─── RECORDS PROVIDED ───

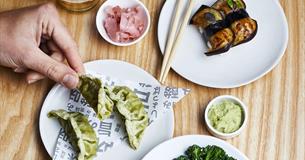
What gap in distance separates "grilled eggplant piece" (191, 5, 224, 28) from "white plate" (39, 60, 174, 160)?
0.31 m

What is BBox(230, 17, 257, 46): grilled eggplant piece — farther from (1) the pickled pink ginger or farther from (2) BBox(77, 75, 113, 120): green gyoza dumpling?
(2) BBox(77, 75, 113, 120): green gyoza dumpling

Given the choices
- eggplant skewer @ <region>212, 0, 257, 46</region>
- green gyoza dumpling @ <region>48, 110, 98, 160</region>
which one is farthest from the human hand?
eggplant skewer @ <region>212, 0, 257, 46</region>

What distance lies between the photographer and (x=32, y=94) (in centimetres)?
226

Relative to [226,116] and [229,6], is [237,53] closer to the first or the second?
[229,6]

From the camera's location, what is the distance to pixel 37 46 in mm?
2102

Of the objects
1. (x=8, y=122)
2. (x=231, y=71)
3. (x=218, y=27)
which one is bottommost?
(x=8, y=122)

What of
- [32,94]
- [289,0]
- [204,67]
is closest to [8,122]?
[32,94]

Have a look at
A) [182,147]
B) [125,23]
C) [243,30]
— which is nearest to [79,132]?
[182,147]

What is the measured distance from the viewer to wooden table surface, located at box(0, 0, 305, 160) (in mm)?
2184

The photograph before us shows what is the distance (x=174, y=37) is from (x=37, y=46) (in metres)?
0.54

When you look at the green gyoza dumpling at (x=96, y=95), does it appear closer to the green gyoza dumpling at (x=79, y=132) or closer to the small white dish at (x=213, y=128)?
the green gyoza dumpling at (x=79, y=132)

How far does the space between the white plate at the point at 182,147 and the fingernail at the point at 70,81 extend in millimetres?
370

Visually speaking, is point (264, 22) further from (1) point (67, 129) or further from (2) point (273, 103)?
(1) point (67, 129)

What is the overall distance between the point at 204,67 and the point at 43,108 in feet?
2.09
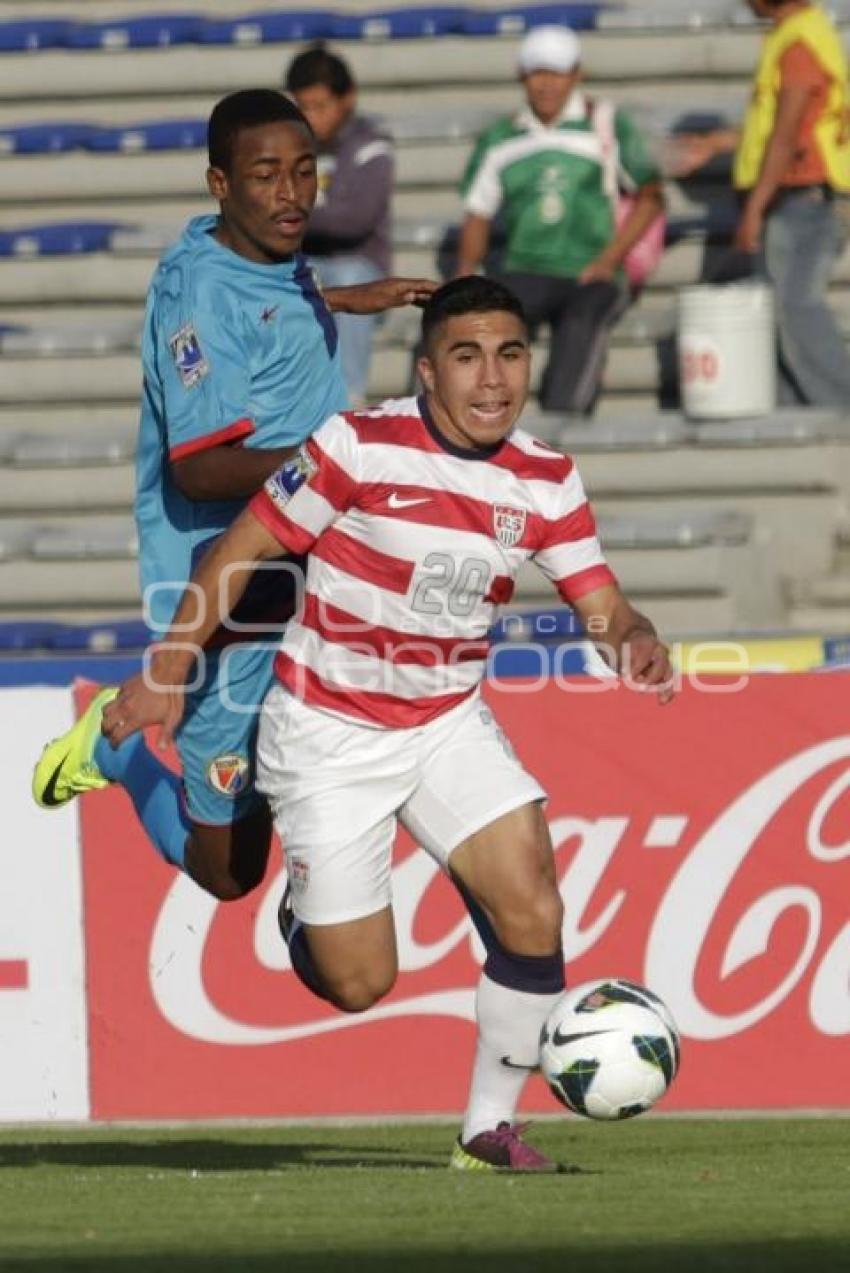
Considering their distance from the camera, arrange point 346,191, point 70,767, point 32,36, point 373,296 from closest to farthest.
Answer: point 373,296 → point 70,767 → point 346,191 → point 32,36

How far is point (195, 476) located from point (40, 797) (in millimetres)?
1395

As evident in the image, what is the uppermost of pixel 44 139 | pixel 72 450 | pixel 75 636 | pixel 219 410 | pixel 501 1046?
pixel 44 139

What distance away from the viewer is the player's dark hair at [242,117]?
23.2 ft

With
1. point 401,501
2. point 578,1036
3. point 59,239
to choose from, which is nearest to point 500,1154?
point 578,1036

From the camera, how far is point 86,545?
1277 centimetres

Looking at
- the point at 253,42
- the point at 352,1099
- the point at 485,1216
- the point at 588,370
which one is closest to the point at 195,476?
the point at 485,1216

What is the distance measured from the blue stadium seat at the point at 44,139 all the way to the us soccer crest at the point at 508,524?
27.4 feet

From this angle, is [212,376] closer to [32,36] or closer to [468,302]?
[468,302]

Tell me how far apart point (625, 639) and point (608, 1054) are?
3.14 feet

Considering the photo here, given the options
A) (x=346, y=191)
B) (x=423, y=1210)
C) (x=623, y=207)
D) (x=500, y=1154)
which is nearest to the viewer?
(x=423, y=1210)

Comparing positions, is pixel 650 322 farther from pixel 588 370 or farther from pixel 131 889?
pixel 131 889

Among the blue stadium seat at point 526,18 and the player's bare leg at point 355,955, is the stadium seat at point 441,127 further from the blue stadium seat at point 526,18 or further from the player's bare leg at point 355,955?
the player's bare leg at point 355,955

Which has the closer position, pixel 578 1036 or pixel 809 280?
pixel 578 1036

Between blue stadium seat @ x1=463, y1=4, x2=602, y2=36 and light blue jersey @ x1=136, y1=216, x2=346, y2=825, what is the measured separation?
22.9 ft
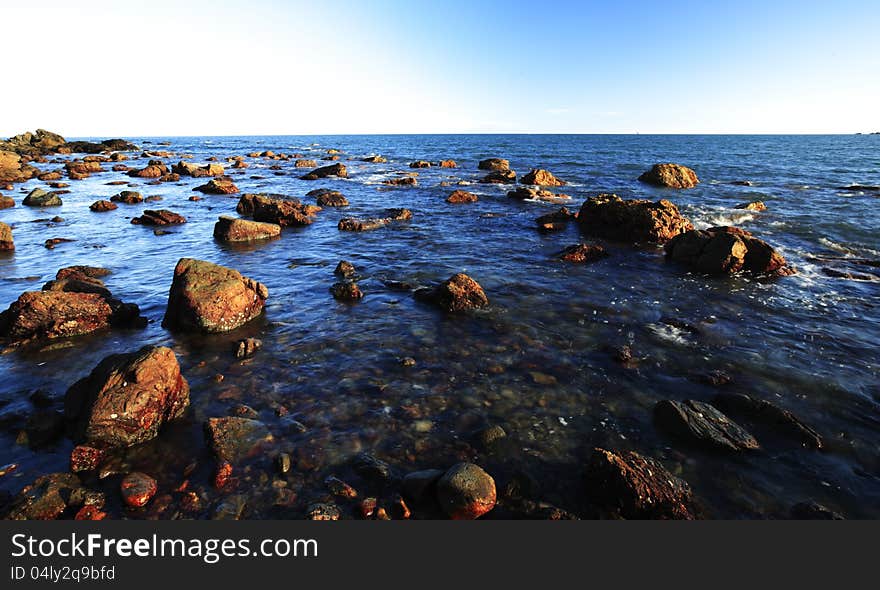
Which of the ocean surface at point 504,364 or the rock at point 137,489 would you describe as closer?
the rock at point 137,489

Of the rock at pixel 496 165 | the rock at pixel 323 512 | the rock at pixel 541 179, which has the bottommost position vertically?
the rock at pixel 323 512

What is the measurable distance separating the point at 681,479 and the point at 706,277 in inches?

───

EXERCISE DIRECTIONS:
Write out the material word for word, starting at the line that contains "Comparing positions, is" and ending with the last line of the material. Leave the pictures out.

TASK OUTPUT:
Comparing positions, is pixel 650 322 farther from pixel 588 370 or farther from pixel 131 889?
pixel 131 889

Among the blue stadium seat at point 526,18 and the player's bare leg at point 355,955, is the stadium seat at point 441,127 further from the blue stadium seat at point 526,18 or further from the player's bare leg at point 355,955?
the player's bare leg at point 355,955

Which has the closer position, pixel 578 1036 or pixel 809 280?
pixel 578 1036

Between blue stadium seat @ x1=463, y1=4, x2=602, y2=36 and light blue jersey @ x1=136, y1=216, x2=346, y2=825, what is the measured separation?
22.9 ft
Which of the ocean surface at point 504,364 or the rock at point 137,489 would you describe as closer?
the rock at point 137,489

Of the rock at pixel 496 165 | the rock at pixel 323 512 | the rock at pixel 541 179, which has the bottommost position vertically?
the rock at pixel 323 512

What is the measurable distance separating the point at 681,479 and the point at 706,277 in inches?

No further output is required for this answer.